El intento del equipo de Trump de desafiar la transparencia fracasa, la reunión de la Fed seguirá siendo a puerta cerrada
Un juez federal de Estados Unidos desestimó recientemente una solicitud de emergencia para obligar a la publicidad de las reuniones del Comité Federal de Mercado Abierto (FOMC) de la Reserva Federal, manteniendo así el mecanismo de reuniones cerradas que la Fed ha tenido durante mucho tiempo. Esta demanda fue presentada por la compañía de inversiones Azoria Capital, respaldada por partidarios de Trump, reflejando la lucha entre las posiciones políticas y la independencia de la política monetaria.
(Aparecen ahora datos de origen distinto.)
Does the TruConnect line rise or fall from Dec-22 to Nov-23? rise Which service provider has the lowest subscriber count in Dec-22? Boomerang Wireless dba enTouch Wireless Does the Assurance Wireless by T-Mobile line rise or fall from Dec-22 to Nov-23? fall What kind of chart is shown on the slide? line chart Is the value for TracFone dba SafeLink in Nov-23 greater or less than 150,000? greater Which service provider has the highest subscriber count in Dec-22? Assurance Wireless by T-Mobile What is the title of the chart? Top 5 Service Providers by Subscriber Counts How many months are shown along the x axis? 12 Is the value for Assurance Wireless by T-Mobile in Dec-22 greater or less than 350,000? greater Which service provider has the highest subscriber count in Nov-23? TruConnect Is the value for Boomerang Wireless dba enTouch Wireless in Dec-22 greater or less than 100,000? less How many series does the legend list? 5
Alcance limitado de la Ley de Sunshine, FOMC excluido
La demanda de Azoria Capital se basó en la "Ley de Sunshine en el Gobierno" promulgada en 1976, que busca aumentar la transparencia en la toma de decisiones de las agencias federales y prevenir la política en secreto. Sin embargo, la jueza del Tribunal de Distrito de Columbia, Beryl Howell, señaló en la audiencia que dicha ley no cubría al FOMC, ya que el sistema de la Reserva Federal, como organismo independiente de formulación de políticas monetarias, goza de un estatus especial que lo exime de las normativas administrativas comunes.
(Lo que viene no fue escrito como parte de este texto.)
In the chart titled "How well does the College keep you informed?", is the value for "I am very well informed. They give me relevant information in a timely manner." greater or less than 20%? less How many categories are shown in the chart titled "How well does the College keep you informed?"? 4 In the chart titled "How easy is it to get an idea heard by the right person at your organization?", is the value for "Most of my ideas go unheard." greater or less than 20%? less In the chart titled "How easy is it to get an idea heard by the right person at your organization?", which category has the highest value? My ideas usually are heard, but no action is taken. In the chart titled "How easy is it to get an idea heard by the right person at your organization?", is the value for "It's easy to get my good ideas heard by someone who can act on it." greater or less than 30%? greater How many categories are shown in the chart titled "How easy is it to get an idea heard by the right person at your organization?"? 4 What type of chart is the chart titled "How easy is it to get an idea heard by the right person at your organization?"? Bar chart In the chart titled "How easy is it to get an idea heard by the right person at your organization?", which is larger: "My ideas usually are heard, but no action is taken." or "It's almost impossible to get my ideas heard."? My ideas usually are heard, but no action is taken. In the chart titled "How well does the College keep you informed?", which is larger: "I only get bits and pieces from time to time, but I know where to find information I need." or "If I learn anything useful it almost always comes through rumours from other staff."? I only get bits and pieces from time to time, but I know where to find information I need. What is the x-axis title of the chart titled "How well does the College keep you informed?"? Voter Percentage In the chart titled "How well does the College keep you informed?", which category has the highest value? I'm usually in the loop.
El fallo refleja la continua protección del poder judicial hacia la independencia del banco central. En un momento de alta sensibilidad en política monetaria, la decisión de mantener el statu quo también se considera un respaldo al principio de no interferencia política en la Fed.
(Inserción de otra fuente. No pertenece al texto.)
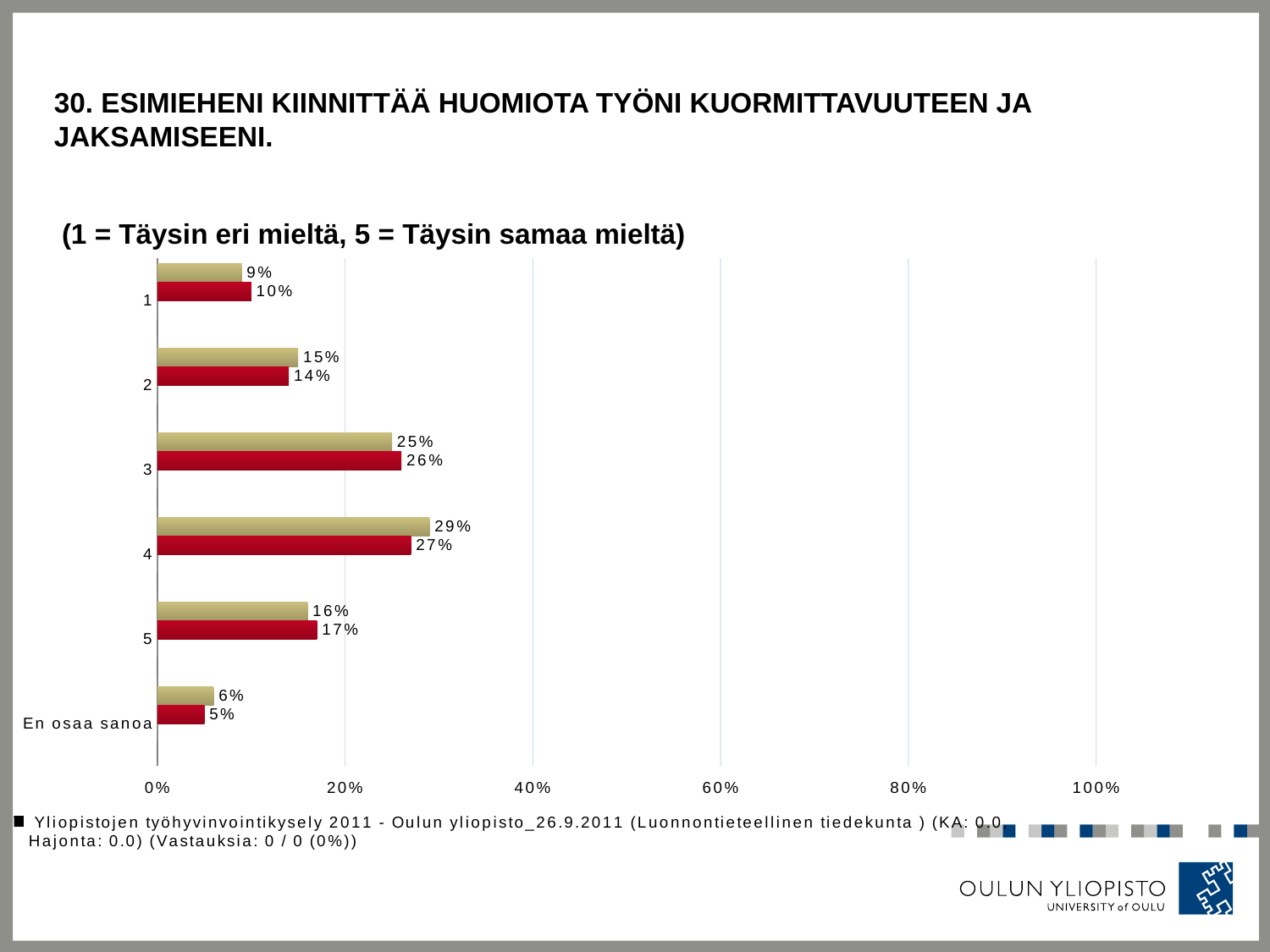
For category 5, which is larger: the tan (gold) bar or the red bar? the red bar What is the value of the tan (gold) bar for category 3? 25% What type of chart is shown on the slide? bar chart What is the highest value shown on the horizontal axis of the chart? 100% How many categories are shown on the vertical axis of the chart? 6 What is the value of the red bar for 'En osaa sanoa'? 5% Is the value of the red bar for category 3 greater or less than 20%? greater What is the difference between the tan (gold) bar and the red bar for category 4? 2% Which category has the highest value for the tan (gold) bars? 4 Which category has the lowest value for the red bars? En osaa sanoa What is the value of the tan (gold) bar for category 1? 9% What is the value of the red bar for category 4? 27%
Origen del caso: choque entre política y política monetaria
James Fishback, fundador de Azoria Capital, es un activo militante del equipo de Trump y lidera el comité de acción política "Apoyo Total a Trump" (FSD). Fishback ha expresado frecuentemente opiniones sobre las tasas de interés, exigiendo que la Fed acelere el ritmo de reducción de estas.
El litigio no solo pretende desmantelar el carácter privado de las reuniones del FOMC, sino también revelar si la Fed ha sido influenciada por sesgos políticos al formular políticas. Fishback sostiene que el público tiene derecho a conocer si el proceso de toma de decisiones está sujeto a presiones del ejecutivo, especialmente después de las críticas públicas repetidas del presidente hacia el presidente de la Fed, Jerome Powell.
La corte mantiene la práctica habitual, la Fed conserva su independencia
Aunque Azoria Capital ha declarado su intención de seguir con la demanda, la desestimación de la orden de emergencia por parte del tribunal prácticamente asegura que la reunión del FOMC en julio se llevará a cabo a puerta cerrada como de costumbre. Esto no solo representa un reconocimiento de la manera actual de operar del banco central, sino que también indica que el sistema judicial no está dispuesto a intervenir fácilmente en el funcionamiento del mecanismo de políticas de la Fed.
Cabe destacar que la Fed emite un comunicado tras cada reunión del FOMC y el presidente celebra una conferencia de prensa para responder preguntas de los medios, lo que la sitúa entre los bancos centrales más transparentes del mundo.
El dilema del equilibrio entre transparencia e independencia
Este caso ha vuelto a encender el debate público sobre la "transparencia e independencia" de los bancos centrales. Por un lado, mantener las reuniones en privado ayuda a los funcionarios a discutir sin interferencias externas; por otro, dada la creciente atención a la influencia política sobre los bancos centrales, se han elevado las voces que piden una mayor supervisión del proceso de formulación de políticas monetarias.
Los expertos señalan que, aunque la transparencia es una dirección importante en la gobernanza moderna de los bancos centrales, no debe lograrse a expensas de la independencia de las políticas. Hacer públicas las reuniones del FOMC en tiempo real podría llevar a un discurso más conservador de sus miembros, reduciendo la efectividad real de las discusiones.
Observación del mercado
Aunque Azoria Capital no logró su objetivo, el caso sienta un precedente para futuras discusiones sobre el modelo de gobernanza de la Fed. En un contexto en el que se entrelazan los ciclos políticos y económicos actuales, cada declaración y decisión de la Fed puede ser objeto de interpretaciones amplificadas. En el futuro, cómo equilibrar el derecho del público a estar informado y la independencia de las políticas será un tema de negociación constante entre las instituciones políticas y la sociedad.
Por el momento, el mercado sigue centrado en los movimientos de tasas de interés en la reunión del FOMC de esta semana, mientras que la demanda de Azoria desempeña más un papel simbólico, con intenciones políticas claramente mayores que sus posibilidades de éxito legal.